**ENTRIES SHOWN**
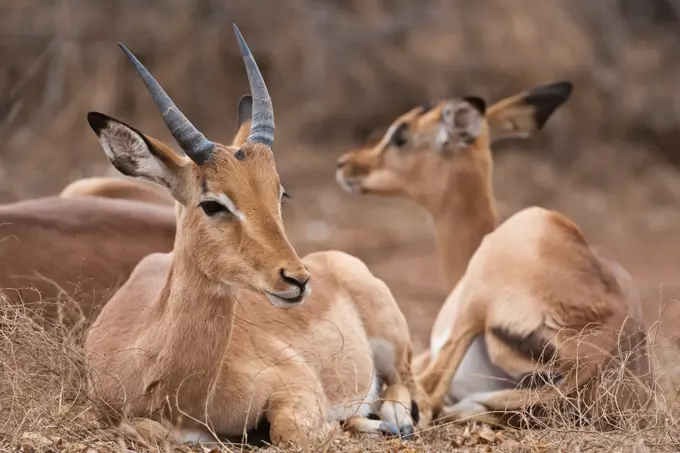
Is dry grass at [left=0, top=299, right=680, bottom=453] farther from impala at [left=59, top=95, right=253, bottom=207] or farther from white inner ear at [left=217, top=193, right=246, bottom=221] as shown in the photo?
impala at [left=59, top=95, right=253, bottom=207]

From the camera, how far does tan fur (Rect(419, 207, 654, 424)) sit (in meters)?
5.71

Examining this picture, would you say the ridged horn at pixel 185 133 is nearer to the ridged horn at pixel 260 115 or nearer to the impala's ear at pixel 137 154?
the impala's ear at pixel 137 154

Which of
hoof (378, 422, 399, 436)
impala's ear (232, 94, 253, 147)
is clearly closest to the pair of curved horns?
impala's ear (232, 94, 253, 147)

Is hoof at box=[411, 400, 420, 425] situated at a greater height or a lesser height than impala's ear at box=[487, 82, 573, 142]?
lesser

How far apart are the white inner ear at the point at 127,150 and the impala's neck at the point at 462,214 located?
11.6 feet

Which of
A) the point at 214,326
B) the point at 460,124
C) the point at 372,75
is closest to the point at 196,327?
the point at 214,326

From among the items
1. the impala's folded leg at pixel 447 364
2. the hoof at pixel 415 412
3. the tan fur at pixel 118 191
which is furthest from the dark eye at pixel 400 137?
the hoof at pixel 415 412

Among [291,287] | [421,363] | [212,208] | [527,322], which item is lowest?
[421,363]

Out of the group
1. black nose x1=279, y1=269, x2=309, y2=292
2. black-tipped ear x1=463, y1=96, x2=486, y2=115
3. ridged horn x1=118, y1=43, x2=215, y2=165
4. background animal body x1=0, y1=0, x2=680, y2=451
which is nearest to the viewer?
black nose x1=279, y1=269, x2=309, y2=292

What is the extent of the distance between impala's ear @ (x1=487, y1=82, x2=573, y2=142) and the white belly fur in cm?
258

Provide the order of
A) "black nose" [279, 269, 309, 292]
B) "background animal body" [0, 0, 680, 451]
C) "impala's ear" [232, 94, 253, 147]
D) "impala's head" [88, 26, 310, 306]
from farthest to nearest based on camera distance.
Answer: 1. "background animal body" [0, 0, 680, 451]
2. "impala's ear" [232, 94, 253, 147]
3. "impala's head" [88, 26, 310, 306]
4. "black nose" [279, 269, 309, 292]

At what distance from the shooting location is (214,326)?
4.71 metres

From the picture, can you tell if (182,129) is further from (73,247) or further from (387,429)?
(73,247)

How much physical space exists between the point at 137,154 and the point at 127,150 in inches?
1.5
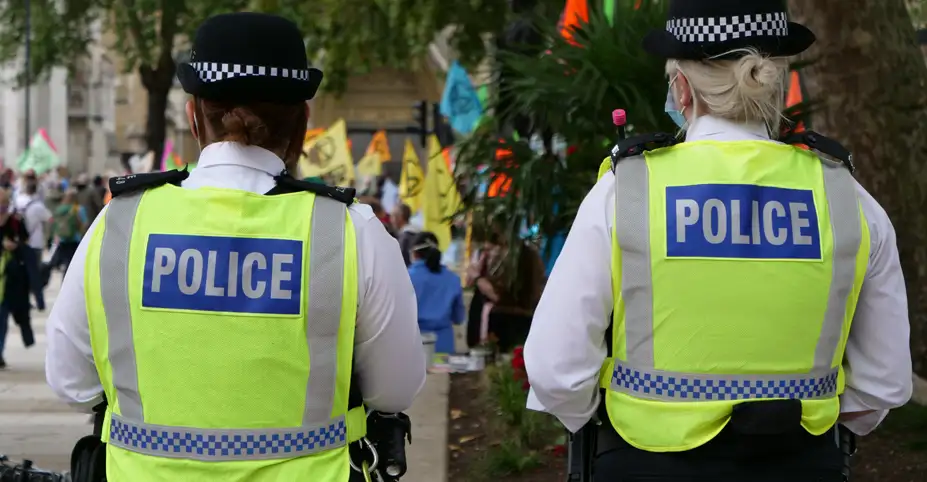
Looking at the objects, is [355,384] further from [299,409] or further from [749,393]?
[749,393]

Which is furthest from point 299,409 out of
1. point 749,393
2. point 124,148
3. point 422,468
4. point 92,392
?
point 124,148

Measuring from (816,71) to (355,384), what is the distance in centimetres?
553

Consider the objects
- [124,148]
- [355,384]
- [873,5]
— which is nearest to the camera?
[355,384]

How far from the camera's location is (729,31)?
3.19 m

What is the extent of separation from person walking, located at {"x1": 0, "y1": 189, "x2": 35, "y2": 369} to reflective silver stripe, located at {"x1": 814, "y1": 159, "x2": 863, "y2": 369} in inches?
460

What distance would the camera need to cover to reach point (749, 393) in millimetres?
3078

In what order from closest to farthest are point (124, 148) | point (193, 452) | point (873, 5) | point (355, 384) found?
point (193, 452) < point (355, 384) < point (873, 5) < point (124, 148)

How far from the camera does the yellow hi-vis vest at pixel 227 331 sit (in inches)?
116

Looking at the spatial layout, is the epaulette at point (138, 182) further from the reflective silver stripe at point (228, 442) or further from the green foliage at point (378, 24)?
the green foliage at point (378, 24)

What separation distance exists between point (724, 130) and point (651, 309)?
1.47 ft

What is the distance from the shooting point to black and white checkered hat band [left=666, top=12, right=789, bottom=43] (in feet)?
10.5

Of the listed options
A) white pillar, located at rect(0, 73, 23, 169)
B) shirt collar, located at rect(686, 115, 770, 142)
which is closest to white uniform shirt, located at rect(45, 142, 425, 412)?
shirt collar, located at rect(686, 115, 770, 142)

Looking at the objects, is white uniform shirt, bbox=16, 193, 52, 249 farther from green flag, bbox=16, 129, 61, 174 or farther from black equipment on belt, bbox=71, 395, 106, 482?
green flag, bbox=16, 129, 61, 174

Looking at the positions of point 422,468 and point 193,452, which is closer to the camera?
point 193,452
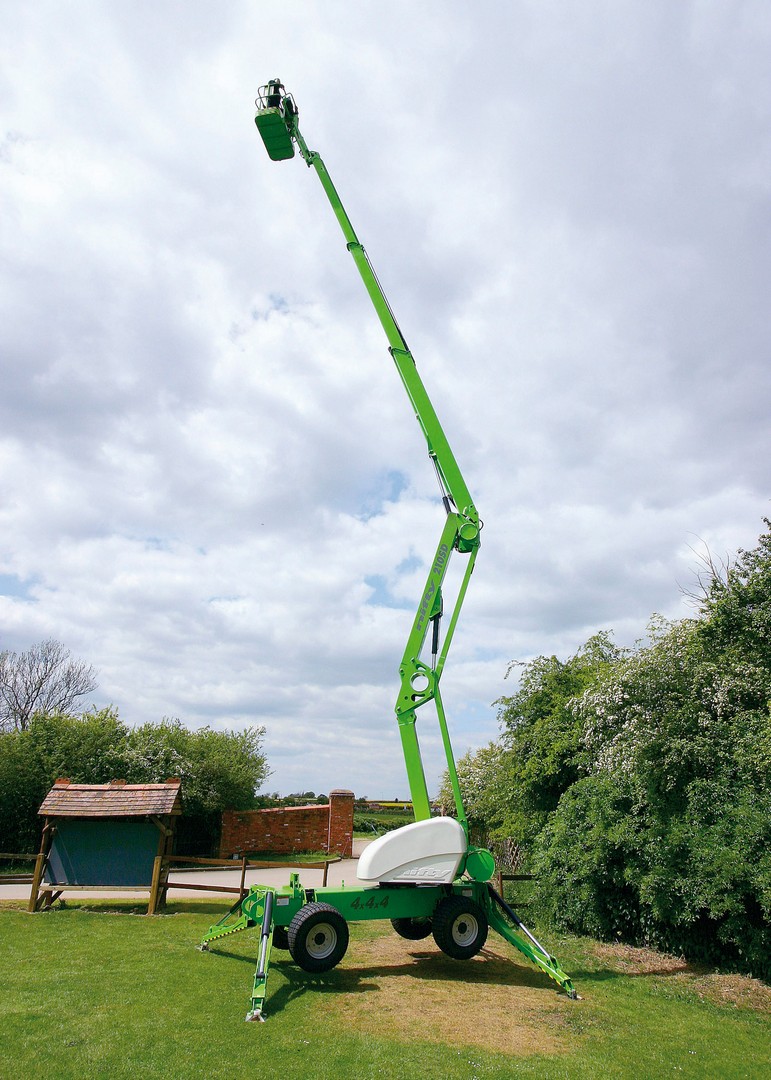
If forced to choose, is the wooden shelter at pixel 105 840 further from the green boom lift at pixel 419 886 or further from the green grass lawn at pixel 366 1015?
the green boom lift at pixel 419 886

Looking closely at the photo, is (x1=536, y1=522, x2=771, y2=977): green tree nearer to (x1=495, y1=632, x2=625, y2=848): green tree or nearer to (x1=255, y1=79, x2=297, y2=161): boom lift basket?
(x1=495, y1=632, x2=625, y2=848): green tree

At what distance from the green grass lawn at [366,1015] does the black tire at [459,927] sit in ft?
1.23

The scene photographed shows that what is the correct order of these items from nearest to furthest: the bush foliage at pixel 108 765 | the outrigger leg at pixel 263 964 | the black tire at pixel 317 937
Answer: the outrigger leg at pixel 263 964
the black tire at pixel 317 937
the bush foliage at pixel 108 765

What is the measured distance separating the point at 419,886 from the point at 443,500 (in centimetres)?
609

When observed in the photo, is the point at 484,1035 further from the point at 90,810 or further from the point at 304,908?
the point at 90,810

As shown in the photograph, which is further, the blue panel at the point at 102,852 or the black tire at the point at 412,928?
the blue panel at the point at 102,852

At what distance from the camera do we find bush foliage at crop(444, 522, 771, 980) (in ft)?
33.4

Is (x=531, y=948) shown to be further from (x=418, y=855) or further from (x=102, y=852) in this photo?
(x=102, y=852)

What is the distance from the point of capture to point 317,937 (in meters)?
9.32

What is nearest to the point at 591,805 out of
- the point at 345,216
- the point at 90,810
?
the point at 90,810

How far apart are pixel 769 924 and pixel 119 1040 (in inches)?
349

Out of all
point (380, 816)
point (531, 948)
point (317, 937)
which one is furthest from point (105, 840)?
point (380, 816)

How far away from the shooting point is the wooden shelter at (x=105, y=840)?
14609 mm

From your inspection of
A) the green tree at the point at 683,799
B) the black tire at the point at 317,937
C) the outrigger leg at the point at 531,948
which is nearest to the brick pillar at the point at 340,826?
the green tree at the point at 683,799
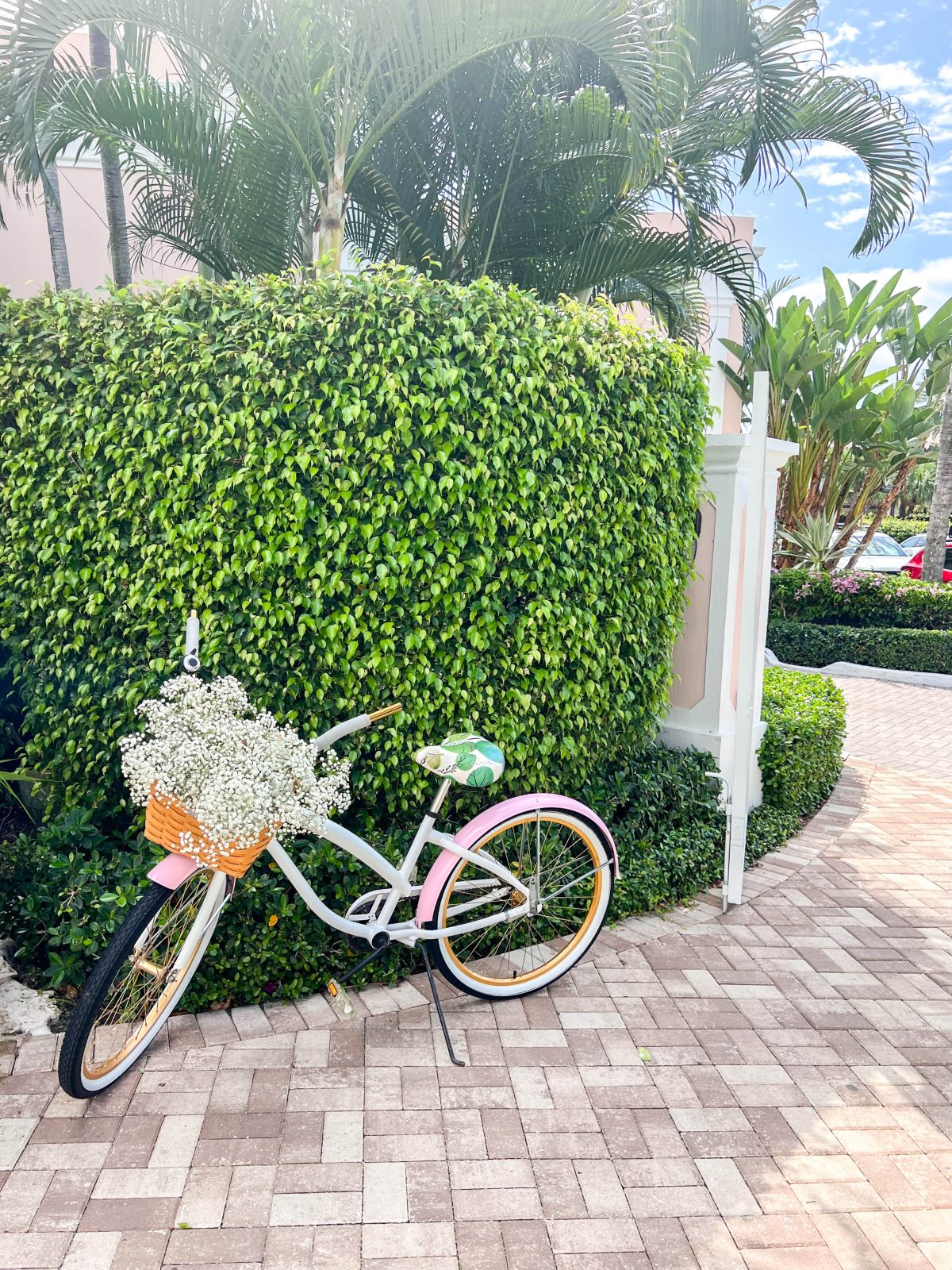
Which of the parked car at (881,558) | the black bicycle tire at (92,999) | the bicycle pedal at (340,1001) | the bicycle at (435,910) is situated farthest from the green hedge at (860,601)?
the black bicycle tire at (92,999)

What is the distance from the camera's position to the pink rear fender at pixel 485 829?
11.5 feet

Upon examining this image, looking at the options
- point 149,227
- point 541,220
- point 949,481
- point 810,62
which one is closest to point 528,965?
point 541,220

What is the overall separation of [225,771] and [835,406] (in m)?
12.0

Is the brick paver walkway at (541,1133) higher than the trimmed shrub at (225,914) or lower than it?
lower

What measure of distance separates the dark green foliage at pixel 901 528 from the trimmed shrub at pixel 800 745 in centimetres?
2591

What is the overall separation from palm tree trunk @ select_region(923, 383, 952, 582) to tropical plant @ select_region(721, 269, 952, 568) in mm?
576

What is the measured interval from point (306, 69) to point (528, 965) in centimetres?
501

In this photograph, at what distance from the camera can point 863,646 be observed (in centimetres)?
1217

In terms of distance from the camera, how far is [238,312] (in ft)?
12.2

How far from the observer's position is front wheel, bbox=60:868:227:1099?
287 cm

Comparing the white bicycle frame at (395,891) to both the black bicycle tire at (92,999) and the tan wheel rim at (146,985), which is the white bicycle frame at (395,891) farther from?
the black bicycle tire at (92,999)

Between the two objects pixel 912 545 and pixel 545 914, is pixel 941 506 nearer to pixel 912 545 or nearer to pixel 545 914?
pixel 912 545

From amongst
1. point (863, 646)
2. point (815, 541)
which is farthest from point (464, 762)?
point (815, 541)

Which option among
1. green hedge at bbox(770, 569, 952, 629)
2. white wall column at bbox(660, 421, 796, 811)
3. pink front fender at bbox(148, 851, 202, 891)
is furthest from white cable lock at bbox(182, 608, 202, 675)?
green hedge at bbox(770, 569, 952, 629)
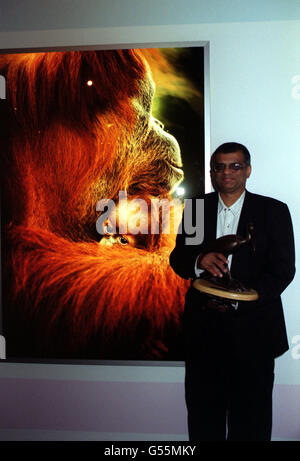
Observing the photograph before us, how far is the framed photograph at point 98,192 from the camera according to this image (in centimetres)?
180

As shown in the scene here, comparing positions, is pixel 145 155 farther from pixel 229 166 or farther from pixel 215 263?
pixel 215 263

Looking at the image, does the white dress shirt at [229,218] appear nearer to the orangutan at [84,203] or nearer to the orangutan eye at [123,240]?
the orangutan at [84,203]

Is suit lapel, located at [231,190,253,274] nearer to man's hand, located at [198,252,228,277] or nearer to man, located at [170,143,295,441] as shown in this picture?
man, located at [170,143,295,441]

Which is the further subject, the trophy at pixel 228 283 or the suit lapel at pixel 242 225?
the suit lapel at pixel 242 225

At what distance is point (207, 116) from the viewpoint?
1782 mm

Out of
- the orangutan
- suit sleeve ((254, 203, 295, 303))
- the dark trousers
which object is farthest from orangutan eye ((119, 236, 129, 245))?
suit sleeve ((254, 203, 295, 303))

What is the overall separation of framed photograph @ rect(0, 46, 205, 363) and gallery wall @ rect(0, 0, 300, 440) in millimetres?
101

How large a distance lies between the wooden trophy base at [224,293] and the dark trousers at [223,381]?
0.20 m

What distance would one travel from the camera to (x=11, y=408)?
1991mm

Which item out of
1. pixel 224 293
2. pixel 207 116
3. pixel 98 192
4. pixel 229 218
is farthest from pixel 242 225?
pixel 98 192

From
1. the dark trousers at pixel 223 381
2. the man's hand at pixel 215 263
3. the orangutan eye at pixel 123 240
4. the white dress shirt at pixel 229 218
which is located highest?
the white dress shirt at pixel 229 218

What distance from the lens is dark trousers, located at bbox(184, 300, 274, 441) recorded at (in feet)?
4.72

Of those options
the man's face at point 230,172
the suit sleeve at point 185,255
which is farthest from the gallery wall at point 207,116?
the suit sleeve at point 185,255
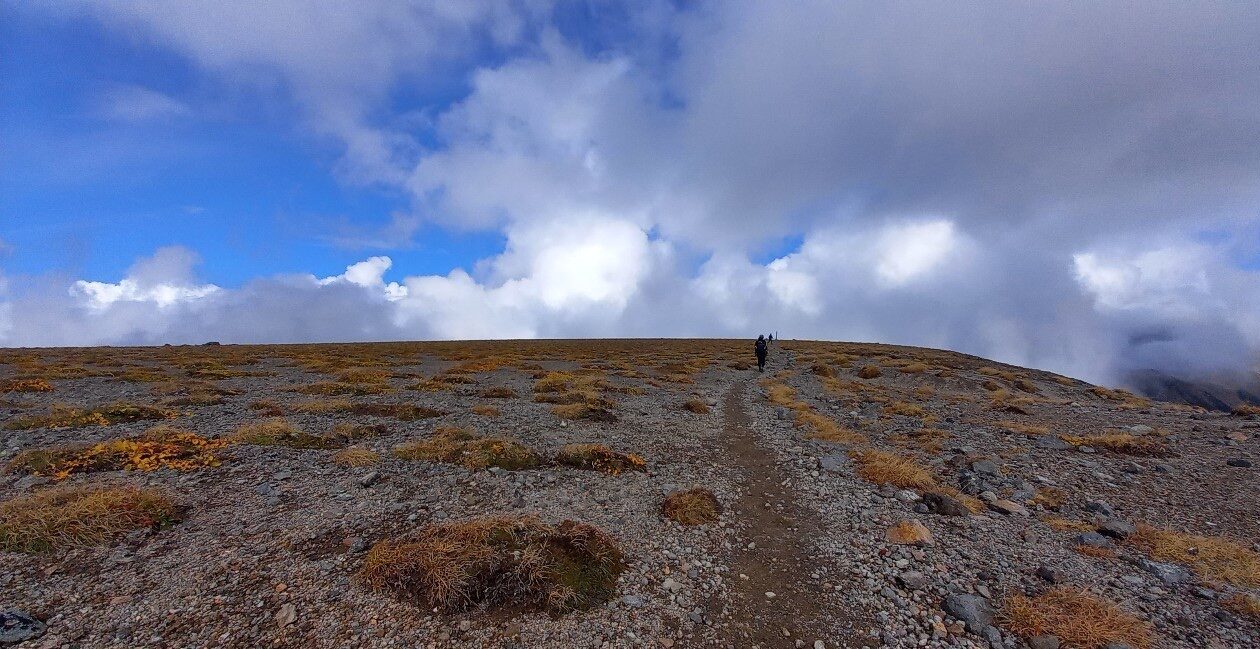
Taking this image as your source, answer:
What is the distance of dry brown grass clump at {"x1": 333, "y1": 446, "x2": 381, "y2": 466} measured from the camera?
Answer: 44.1ft

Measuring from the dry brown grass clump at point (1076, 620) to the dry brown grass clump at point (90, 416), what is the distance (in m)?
25.8

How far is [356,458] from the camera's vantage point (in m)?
13.5

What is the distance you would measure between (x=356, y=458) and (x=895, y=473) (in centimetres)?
1507

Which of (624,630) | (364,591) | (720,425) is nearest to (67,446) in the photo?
(364,591)

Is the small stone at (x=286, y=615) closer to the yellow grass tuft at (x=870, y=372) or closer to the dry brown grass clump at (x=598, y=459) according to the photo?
the dry brown grass clump at (x=598, y=459)

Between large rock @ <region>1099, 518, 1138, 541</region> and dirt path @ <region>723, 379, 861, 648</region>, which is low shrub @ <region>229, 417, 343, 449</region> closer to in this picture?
dirt path @ <region>723, 379, 861, 648</region>

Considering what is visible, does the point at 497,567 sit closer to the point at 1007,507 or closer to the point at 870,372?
the point at 1007,507

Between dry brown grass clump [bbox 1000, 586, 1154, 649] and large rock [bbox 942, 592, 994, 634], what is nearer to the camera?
dry brown grass clump [bbox 1000, 586, 1154, 649]

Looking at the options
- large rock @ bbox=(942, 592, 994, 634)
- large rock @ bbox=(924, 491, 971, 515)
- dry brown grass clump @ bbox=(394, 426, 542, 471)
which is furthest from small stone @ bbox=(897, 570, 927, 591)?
dry brown grass clump @ bbox=(394, 426, 542, 471)

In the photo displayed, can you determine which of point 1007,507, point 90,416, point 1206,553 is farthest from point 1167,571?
point 90,416

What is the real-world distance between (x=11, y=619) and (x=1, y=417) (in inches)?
759

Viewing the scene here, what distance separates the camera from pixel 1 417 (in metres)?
18.1

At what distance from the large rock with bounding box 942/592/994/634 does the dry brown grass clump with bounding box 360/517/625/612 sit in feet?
17.6

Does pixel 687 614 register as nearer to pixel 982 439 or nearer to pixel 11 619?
pixel 11 619
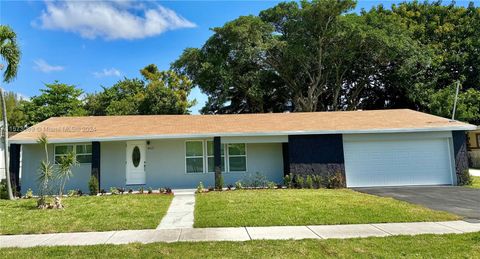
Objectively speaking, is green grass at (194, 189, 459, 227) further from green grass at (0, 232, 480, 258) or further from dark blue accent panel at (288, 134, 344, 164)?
dark blue accent panel at (288, 134, 344, 164)

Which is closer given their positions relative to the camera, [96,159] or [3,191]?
[3,191]

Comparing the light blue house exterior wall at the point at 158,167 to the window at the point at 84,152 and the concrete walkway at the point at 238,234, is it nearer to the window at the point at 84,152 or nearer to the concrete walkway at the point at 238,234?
the window at the point at 84,152

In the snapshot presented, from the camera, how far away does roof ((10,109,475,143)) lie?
15945 mm

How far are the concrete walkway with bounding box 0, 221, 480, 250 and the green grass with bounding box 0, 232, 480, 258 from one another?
0.42m

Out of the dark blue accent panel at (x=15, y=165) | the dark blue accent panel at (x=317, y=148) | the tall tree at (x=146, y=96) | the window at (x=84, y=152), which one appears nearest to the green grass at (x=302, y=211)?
the dark blue accent panel at (x=317, y=148)

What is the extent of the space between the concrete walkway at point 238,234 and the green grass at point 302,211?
45cm

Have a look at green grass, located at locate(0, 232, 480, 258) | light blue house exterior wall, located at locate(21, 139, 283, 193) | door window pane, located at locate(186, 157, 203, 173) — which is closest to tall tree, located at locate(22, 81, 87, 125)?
light blue house exterior wall, located at locate(21, 139, 283, 193)

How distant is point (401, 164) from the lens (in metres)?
16.4

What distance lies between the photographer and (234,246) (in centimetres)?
682

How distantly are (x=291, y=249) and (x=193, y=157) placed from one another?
11200mm

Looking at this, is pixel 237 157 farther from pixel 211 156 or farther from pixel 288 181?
pixel 288 181

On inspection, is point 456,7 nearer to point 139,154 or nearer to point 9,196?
point 139,154

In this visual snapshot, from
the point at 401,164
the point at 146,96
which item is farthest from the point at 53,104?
the point at 401,164

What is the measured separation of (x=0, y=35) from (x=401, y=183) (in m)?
16.9
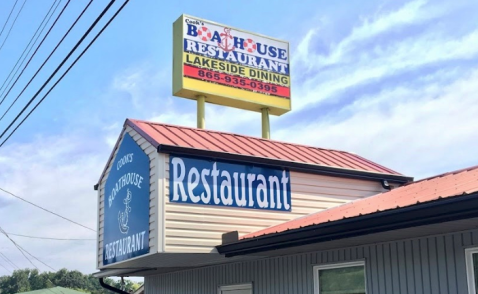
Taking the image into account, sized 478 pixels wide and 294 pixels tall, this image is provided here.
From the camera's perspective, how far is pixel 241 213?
441 inches

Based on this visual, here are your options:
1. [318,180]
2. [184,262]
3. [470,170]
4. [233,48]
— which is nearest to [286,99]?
[233,48]

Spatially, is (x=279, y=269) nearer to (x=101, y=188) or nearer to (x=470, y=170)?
(x=470, y=170)

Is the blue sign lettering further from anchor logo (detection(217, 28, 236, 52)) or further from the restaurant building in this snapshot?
anchor logo (detection(217, 28, 236, 52))

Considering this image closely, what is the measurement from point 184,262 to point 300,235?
400 cm

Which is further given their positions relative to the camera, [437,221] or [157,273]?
[157,273]

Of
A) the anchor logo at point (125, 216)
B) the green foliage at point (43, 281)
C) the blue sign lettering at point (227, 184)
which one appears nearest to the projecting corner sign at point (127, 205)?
the anchor logo at point (125, 216)

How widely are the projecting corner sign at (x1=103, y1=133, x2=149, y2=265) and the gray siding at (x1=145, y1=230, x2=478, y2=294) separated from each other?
2002 millimetres

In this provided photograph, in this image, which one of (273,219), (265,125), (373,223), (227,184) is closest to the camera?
(373,223)

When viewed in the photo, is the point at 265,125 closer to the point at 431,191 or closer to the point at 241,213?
the point at 241,213

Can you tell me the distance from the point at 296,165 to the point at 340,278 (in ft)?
10.2

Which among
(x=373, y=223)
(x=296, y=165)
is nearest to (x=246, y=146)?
(x=296, y=165)

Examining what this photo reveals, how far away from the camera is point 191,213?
10.7m

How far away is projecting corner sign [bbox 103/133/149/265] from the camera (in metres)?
11.0

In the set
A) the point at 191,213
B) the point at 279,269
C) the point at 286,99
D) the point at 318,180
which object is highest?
the point at 286,99
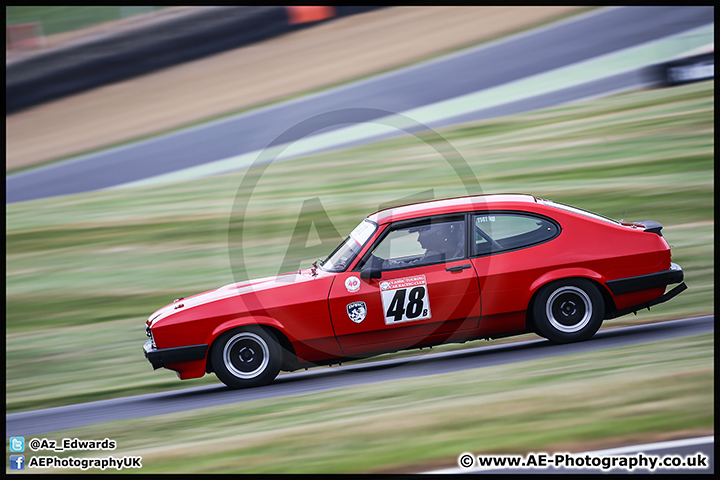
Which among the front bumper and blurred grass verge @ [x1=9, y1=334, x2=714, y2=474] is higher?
the front bumper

**GIVEN REQUEST**
Print exactly the lines from the line with "Considering this image" through the end of the data, both ends included, and print no pictures.

**RESPONSE TO THIS EXERCISE**
Considering this image closely, what is the measurement from point 184,262 to point 300,235?
400 cm

Which is further given their positions relative to the camera, [437,221] or [157,273]?
[157,273]

Of
A) the anchor logo at point (125, 216)
B) the green foliage at point (43, 281)
C) the blue sign lettering at point (227, 184)
which one appears nearest to the projecting corner sign at point (127, 205)?
the anchor logo at point (125, 216)

How widely are the projecting corner sign at (x1=103, y1=133, x2=149, y2=265) and the gray siding at (x1=145, y1=230, x2=478, y2=294) separated from each other?
2002 millimetres

In this provided photograph, in this image, which one of (273,219), (265,125), (373,223), (227,184) is closest to the camera?
(373,223)

When viewed in the photo, is the point at 265,125 closer to the point at 431,191 or closer to the point at 241,213?
the point at 241,213

Can you tell me the distance from the point at 296,165 to the point at 340,278 (in ft)?
10.2

Which among
(x=373, y=223)
(x=296, y=165)
is nearest to (x=246, y=146)?
(x=296, y=165)

Examining what this photo reveals, how far away from the camera is point 191,213?
10.7m

How far away is projecting corner sign [bbox 103/133/149/265] from the camera (in metres)?
11.0

In the set
A) the point at 191,213
B) the point at 279,269
C) the point at 286,99
D) the point at 318,180
which object is highest?
the point at 286,99
Which among the front bumper and blurred grass verge @ [x1=9, y1=334, x2=714, y2=474] is higher?
the front bumper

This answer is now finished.